The task: As the lines appear below, please set them down exactly, starting at the first and finishing with the one containing "common name: hares and rabbits".

(Stored items from a collection)
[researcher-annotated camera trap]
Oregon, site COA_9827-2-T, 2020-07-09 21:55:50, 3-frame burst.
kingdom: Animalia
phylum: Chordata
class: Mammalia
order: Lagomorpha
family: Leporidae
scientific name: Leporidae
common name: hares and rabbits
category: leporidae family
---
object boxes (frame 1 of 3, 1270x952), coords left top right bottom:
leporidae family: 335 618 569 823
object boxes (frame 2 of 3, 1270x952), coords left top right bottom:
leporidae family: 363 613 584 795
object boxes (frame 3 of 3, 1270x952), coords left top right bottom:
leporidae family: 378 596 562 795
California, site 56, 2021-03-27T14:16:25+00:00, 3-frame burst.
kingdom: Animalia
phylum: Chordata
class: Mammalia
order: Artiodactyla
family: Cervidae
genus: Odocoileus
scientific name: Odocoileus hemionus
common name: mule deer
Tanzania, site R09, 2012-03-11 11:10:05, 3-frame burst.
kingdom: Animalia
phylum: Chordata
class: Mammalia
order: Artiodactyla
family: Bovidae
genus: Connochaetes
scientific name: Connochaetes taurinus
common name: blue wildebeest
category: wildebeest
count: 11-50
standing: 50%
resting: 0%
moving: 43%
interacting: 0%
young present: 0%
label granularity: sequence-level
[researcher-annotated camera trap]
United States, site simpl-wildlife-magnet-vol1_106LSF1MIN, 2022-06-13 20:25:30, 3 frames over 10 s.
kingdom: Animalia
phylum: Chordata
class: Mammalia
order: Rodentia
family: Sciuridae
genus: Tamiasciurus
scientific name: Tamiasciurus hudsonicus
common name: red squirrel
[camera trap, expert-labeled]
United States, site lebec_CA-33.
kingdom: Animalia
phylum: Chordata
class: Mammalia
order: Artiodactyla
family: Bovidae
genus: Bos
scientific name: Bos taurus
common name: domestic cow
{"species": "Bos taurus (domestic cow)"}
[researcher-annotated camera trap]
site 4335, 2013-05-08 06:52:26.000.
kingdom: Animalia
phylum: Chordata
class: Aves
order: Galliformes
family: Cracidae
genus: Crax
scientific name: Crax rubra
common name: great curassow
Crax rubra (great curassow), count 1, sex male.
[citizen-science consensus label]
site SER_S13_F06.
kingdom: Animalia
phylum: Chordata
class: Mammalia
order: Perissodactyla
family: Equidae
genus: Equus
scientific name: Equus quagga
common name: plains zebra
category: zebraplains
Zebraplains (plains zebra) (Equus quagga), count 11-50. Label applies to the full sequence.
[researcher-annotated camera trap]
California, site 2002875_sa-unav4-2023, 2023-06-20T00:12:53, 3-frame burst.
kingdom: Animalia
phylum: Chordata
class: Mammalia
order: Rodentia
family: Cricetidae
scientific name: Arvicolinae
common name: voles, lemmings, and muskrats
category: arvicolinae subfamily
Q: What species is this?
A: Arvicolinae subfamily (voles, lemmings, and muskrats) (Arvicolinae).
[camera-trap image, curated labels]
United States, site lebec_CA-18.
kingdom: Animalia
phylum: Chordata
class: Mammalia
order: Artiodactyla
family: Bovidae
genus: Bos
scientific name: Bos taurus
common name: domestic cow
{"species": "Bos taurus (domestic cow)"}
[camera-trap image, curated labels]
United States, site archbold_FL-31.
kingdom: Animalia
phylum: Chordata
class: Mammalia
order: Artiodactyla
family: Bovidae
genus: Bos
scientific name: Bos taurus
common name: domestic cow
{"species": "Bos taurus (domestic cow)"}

Task solution:
[researcher-annotated camera trap]
Oregon, site COA_9827-2-T, 2020-07-09 21:55:50, 3-frame burst.
kingdom: Animalia
phylum: Chordata
class: Mammalia
order: Lagomorpha
family: Leporidae
scientific name: Leporidae
common name: hares and rabbits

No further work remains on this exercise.